─── SOURCE EXTRACT ───

On a less than paramount note, there were additional issues with the sound and music, which could occasionally grow softer, and even drop out entirely for a short time period.

Moving on, as previously mentioned, the game itself is not terribly long, going for between 4 and 6 hours, however, if you include the hours in which you are pulling out your hair and shouting profanities at the screen, it might go for a little longer.

The graphics look pretty darn attractive, especially when you consider that this game was originally made only for a mobile device. Everything stands out in gorgeously vivid colour, which aids in bringing the environments and enemies to life, and if you’re anything like me, you may in fact be pleasantly surprised.

Furthermore, the controls for this title are fairly easy to master; the left stick is used for movement and the right controls the aim, and whatever direction you point in is where your firepower will be focused. The same goes for vehicles, however I noticed that these controls are especially touchy, and more so when using Covenant class vehicles, the Ghost moving a full 180 degrees with the tiniest of nudges.

Although this can be annoying, the vehicles have lost none of their firepower, however their strength and armor is considerably less that you may remember from other titles. New vehicles, including the Wolverines and a double barreled Scorpion though are incredibly impressive, and must be seen to be believed.

You will first notice when beginning the game the lack of any difficulty setting. Although the first couple levels basically play themselves, the game becomes exponentially challenging as your proceed, and the lack of checkpoints becomes almost painful in the later levels. Although every level is not exactly long, the sheer number of enemies you encounter further into the game, and their vehicular and turret allies, do not make this any easier. On a lighter note, the challenge does make it all the more enjoyable, and causes the relatively short experience to last just that little bit longer.

The challenge can be further beefed up by initiating skulls, much like in other Halo games, although the number available are very limiting. Spartan Assault does come equipped with two new additions, including Hollow, which allows players to have only a shield (when it drops, so too do you) and Pacifist, where every bullet you fire also depletes your shield. Two skulls can be active at any given time.

Over the course of the game you encounter a mass of Grunts, Jackals and Elites (including Commanders and Zealots), along with the occasional Brute and Chieftain (whose hammer works a lot like a nuclear bomb – there’s no survivors when it comes crashing down). There are however no Hunters, and perhaps the player should only be too glad for that, although funnily enough, on the front cover of the game, there is, you guessed it, a Hunter. False advertising much?

───

- STUDY QUESTIONS -
A) Using the Spartan Assault review, state whether each statement agrees with it. Give yes or no, and quote the deciding words from the text: (i) a playthrough lasts between 4 and 6 hours; (ii) players can pick from several difficulty settings; (iii) three skulls can be active at the same time.
B) Rewrite the passage of the Spartan Assault review starting at "The challenge can" and ending at "any given time.", changing every instance of "shield" to "barrier".

─── RECORD EXCERPTS ───

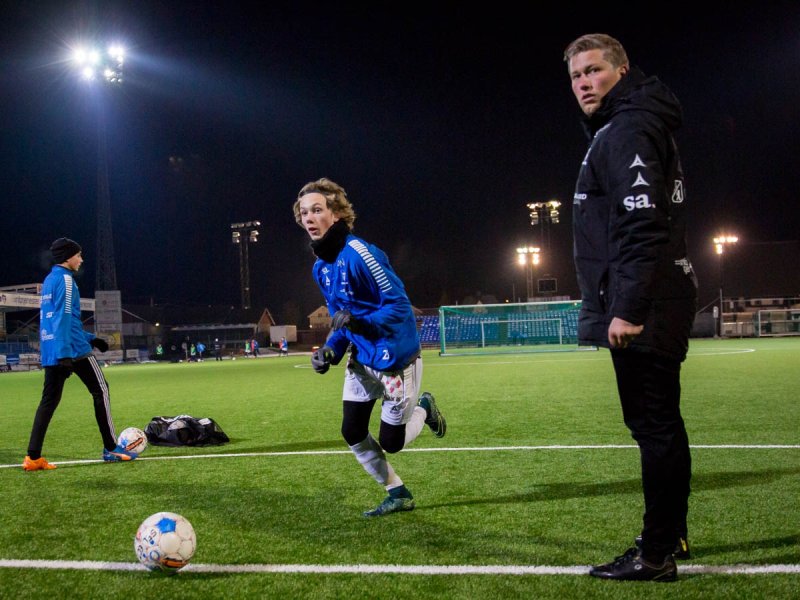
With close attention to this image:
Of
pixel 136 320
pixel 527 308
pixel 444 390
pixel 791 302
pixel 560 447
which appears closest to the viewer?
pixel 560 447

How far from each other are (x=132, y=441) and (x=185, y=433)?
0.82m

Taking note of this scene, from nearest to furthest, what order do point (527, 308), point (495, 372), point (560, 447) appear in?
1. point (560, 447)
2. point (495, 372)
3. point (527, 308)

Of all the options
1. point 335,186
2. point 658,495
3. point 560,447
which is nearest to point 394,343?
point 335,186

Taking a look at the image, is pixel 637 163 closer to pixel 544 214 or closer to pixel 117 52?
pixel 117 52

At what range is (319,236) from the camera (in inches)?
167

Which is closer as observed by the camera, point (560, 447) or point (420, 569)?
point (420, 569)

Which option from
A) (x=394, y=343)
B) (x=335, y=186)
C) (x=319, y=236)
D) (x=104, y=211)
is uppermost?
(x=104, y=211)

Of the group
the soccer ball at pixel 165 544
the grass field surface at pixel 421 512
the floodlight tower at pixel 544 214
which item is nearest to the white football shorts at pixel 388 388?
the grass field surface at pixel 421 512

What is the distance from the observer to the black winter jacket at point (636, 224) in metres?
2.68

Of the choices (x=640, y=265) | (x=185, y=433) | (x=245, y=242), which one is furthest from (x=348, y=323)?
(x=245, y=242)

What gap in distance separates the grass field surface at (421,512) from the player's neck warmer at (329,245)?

───
─── RECORD EXCERPTS ───

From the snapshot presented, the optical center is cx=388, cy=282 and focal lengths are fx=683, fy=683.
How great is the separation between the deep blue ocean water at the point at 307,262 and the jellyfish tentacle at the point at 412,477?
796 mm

───
─── RECORD EXCERPTS ───

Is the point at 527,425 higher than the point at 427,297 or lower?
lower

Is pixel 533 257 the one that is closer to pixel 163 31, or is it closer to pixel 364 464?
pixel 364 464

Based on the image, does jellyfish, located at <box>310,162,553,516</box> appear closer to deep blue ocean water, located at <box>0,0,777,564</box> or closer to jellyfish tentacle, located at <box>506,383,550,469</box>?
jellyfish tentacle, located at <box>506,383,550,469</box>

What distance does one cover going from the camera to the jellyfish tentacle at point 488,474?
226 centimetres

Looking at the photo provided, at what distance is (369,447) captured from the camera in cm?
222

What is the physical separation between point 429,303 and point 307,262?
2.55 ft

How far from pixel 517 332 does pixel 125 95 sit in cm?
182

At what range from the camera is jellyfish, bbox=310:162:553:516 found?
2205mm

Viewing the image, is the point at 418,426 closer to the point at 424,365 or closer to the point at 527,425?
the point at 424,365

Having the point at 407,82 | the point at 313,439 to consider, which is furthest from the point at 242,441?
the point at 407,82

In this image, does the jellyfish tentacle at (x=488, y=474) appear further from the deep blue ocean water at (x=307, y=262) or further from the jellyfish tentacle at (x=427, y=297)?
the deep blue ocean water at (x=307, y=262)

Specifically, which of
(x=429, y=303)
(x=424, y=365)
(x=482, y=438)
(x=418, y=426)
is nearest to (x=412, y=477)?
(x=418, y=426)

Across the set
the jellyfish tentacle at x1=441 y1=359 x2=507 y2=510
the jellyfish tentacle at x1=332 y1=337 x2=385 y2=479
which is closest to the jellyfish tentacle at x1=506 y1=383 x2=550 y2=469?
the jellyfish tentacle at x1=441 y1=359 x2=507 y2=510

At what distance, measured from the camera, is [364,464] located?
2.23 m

───

- SOLUTIONS TO EACH TASK -
A)
(i) Yes: "going for between 4 and 6 hours"
(ii) No: "the lack of any difficulty setting"
(iii) No: "Two skulls can be active at any given time."

B)
The challenge can be further beefed up by initiating skulls, much like in other Halo games, although the number available are very limiting. Spartan Assault does come equipped with two new additions, including Hollow, which allows players to have only a barrier (when it drops, so too do you) and Pacifist, where every bullet you fire also depletes your barrier. Two skulls can be active at any given time.